SOURCE INFORMATION below:

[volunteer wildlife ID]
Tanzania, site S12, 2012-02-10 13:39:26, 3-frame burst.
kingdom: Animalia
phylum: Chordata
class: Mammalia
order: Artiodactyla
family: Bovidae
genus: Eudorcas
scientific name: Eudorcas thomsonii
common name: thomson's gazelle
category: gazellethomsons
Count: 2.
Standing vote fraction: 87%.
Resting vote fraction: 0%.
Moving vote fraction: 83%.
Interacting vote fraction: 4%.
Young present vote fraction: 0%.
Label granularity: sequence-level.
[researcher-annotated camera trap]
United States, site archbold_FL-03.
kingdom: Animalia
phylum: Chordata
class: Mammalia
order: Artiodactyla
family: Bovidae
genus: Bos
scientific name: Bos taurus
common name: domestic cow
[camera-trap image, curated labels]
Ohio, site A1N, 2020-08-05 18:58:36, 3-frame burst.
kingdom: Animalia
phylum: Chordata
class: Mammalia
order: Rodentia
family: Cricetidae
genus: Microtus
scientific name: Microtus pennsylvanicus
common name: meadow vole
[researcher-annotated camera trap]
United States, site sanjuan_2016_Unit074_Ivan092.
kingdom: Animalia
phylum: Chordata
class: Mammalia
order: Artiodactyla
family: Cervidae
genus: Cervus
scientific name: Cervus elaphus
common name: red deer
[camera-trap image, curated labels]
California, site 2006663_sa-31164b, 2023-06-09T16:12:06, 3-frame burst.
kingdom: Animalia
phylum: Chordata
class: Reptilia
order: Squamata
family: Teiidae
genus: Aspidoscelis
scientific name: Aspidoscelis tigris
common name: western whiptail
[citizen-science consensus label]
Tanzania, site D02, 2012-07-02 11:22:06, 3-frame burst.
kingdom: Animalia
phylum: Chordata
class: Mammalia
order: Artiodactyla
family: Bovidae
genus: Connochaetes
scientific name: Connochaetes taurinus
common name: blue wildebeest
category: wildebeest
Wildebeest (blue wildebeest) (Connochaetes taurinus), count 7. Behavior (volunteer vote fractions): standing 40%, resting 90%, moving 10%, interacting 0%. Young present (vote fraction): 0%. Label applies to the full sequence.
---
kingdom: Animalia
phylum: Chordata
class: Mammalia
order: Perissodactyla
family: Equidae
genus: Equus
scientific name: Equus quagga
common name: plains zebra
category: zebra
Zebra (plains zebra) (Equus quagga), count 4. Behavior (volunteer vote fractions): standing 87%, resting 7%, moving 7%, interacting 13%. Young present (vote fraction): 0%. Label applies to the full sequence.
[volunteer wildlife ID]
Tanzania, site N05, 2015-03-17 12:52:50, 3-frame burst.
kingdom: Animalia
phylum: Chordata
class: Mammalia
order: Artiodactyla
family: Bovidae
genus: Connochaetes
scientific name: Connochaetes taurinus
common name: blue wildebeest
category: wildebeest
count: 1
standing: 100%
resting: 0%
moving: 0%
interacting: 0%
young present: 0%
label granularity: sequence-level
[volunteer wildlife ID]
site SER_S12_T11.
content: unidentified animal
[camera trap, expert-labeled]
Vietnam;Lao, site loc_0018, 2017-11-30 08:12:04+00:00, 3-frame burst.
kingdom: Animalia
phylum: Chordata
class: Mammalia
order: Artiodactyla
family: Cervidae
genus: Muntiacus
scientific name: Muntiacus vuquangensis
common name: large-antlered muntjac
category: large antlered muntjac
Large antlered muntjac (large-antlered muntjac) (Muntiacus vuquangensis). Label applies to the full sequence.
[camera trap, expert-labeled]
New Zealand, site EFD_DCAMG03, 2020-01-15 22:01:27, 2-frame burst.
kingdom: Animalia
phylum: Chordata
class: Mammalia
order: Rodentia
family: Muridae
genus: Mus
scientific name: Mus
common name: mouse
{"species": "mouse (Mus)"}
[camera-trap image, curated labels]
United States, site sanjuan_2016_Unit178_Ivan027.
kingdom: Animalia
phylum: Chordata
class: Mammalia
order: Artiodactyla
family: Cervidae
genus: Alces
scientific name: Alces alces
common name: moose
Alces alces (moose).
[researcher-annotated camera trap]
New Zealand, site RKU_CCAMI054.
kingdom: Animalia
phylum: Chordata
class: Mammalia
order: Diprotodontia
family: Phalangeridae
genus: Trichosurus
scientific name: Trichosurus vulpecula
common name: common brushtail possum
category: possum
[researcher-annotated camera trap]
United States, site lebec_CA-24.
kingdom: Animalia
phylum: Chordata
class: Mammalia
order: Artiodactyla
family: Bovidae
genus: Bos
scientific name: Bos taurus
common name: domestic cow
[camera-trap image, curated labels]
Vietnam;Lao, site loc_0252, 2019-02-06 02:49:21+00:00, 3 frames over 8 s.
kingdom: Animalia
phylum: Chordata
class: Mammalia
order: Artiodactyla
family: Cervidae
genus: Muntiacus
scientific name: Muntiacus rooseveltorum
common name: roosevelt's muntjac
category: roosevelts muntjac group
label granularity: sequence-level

End of SOURCE INFORMATION.

*BRIEF*
Repeat every record exactly as written, please.

*ANSWER SECTION*
[volunteer wildlife ID]
Tanzania, site S12, 2012-02-10 13:39:26, 3-frame burst.
kingdom: Animalia
phylum: Chordata
class: Mammalia
order: Artiodactyla
family: Bovidae
genus: Eudorcas
scientific name: Eudorcas thomsonii
common name: thomson's gazelle
category: gazellethomsons
Count: 2.
Standing vote fraction: 87%.
Resting vote fraction: 0%.
Moving vote fraction: 83%.
Interacting vote fraction: 4%.
Young present vote fraction: 0%.
Label granularity: sequence-level.
[researcher-annotated camera trap]
United States, site archbold_FL-03.
kingdom: Animalia
phylum: Chordata
class: Mammalia
order: Artiodactyla
family: Bovidae
genus: Bos
scientific name: Bos taurus
common name: domestic cow
[camera-trap image, curated labels]
Ohio, site A1N, 2020-08-05 18:58:36, 3-frame burst.
kingdom: Animalia
phylum: Chordata
class: Mammalia
order: Rodentia
family: Cricetidae
genus: Microtus
scientific name: Microtus pennsylvanicus
common name: meadow vole
[researcher-annotated camera trap]
United States, site sanjuan_2016_Unit074_Ivan092.
kingdom: Animalia
phylum: Chordata
class: Mammalia
order: Artiodactyla
family: Cervidae
genus: Cervus
scientific name: Cervus elaphus
common name: red deer
[camera-trap image, curated labels]
California, site 2006663_sa-31164b, 2023-06-09T16:12:06, 3-frame burst.
kingdom: Animalia
phylum: Chordata
class: Reptilia
order: Squamata
family: Teiidae
genus: Aspidoscelis
scientific name: Aspidoscelis tigris
common name: western whiptail
[citizen-science consensus label]
Tanzania, site D02, 2012-07-02 11:22:06, 3-frame burst.
kingdom: Animalia
phylum: Chordata
class: Mammalia
order: Artiodactyla
family: Bovidae
genus: Connochaetes
scientific name: Connochaetes taurinus
common name: blue wildebeest
category: wildebeest
Wildebeest (blue wildebeest) (Connochaetes taurinus), count 7. Behavior (volunteer vote fractions): standing 40%, resting 90%, moving 10%, interacting 0%. Young present (vote fraction): 0%. Label applies to the full sequence.
---
kingdom: Animalia
phylum: Chordata
class: Mammalia
order: Perissodactyla
family: Equidae
genus: Equus
scientific name: Equus quagga
common name: plains zebra
category: zebra
Zebra (plains zebra) (Equus quagga), count 4. Behavior (volunteer vote fractions): standing 87%, resting 7%, moving 7%, interacting 13%. Young present (vote fraction): 0%. Label applies to the full sequence.
[volunteer wildlife ID]
Tanzania, site N05, 2015-03-17 12:52:50, 3-frame burst.
kingdom: Animalia
phylum: Chordata
class: Mammalia
order: Artiodactyla
family: Bovidae
genus: Connochaetes
scientific name: Connochaetes taurinus
common name: blue wildebeest
category: wildebeest
count: 1
standing: 100%
resting: 0%
moving: 0%
interacting: 0%
young present: 0%
label granularity: sequence-level
[volunteer wildlife ID]
site SER_S12_T11.
content: unidentified animal
[camera trap, expert-labeled]
Vietnam;Lao, site loc_0018, 2017-11-30 08:12:04+00:00, 3-frame burst.
kingdom: Animalia
phylum: Chordata
class: Mammalia
order: Artiodactyla
family: Cervidae
genus: Muntiacus
scientific name: Muntiacus vuquangensis
common name: large-antlered muntjac
category: large antlered muntjac
Large antlered muntjac (large-antlered muntjac) (Muntiacus vuquangensis). Label applies to the full sequence.
[camera trap, expert-labeled]
New Zealand, site EFD_DCAMG03, 2020-01-15 22:01:27, 2-frame burst.
kingdom: Animalia
phylum: Chordata
class: Mammalia
order: Rodentia
family: Muridae
genus: Mus
scientific name: Mus
common name: mouse
{"species": "mouse (Mus)"}
[camera-trap image, curated labels]
United States, site sanjuan_2016_Unit178_Ivan027.
kingdom: Animalia
phylum: Chordata
class: Mammalia
order: Artiodactyla
family: Cervidae
genus: Alces
scientific name: Alces alces
common name: moose
Alces alces (moose).
[researcher-annotated camera trap]
New Zealand, site RKU_CCAMI054.
kingdom: Animalia
phylum: Chordata
class: Mammalia
order: Diprotodontia
family: Phalangeridae
genus: Trichosurus
scientific name: Trichosurus vulpecula
common name: common brushtail possum
category: possum
[researcher-annotated camera trap]
United States, site lebec_CA-24.
kingdom: Animalia
phylum: Chordata
class: Mammalia
order: Artiodactyla
family: Bovidae
genus: Bos
scientific name: Bos taurus
common name: domestic cow
[camera-trap image, curated labels]
Vietnam;Lao, site loc_0252, 2019-02-06 02:49:21+00:00, 3 frames over 8 s.
kingdom: Animalia
phylum: Chordata
class: Mammalia
order: Artiodactyla
family: Cervidae
genus: Muntiacus
scientific name: Muntiacus rooseveltorum
common name: roosevelt's muntjac
category: roosevelts muntjac group
label granularity: sequence-level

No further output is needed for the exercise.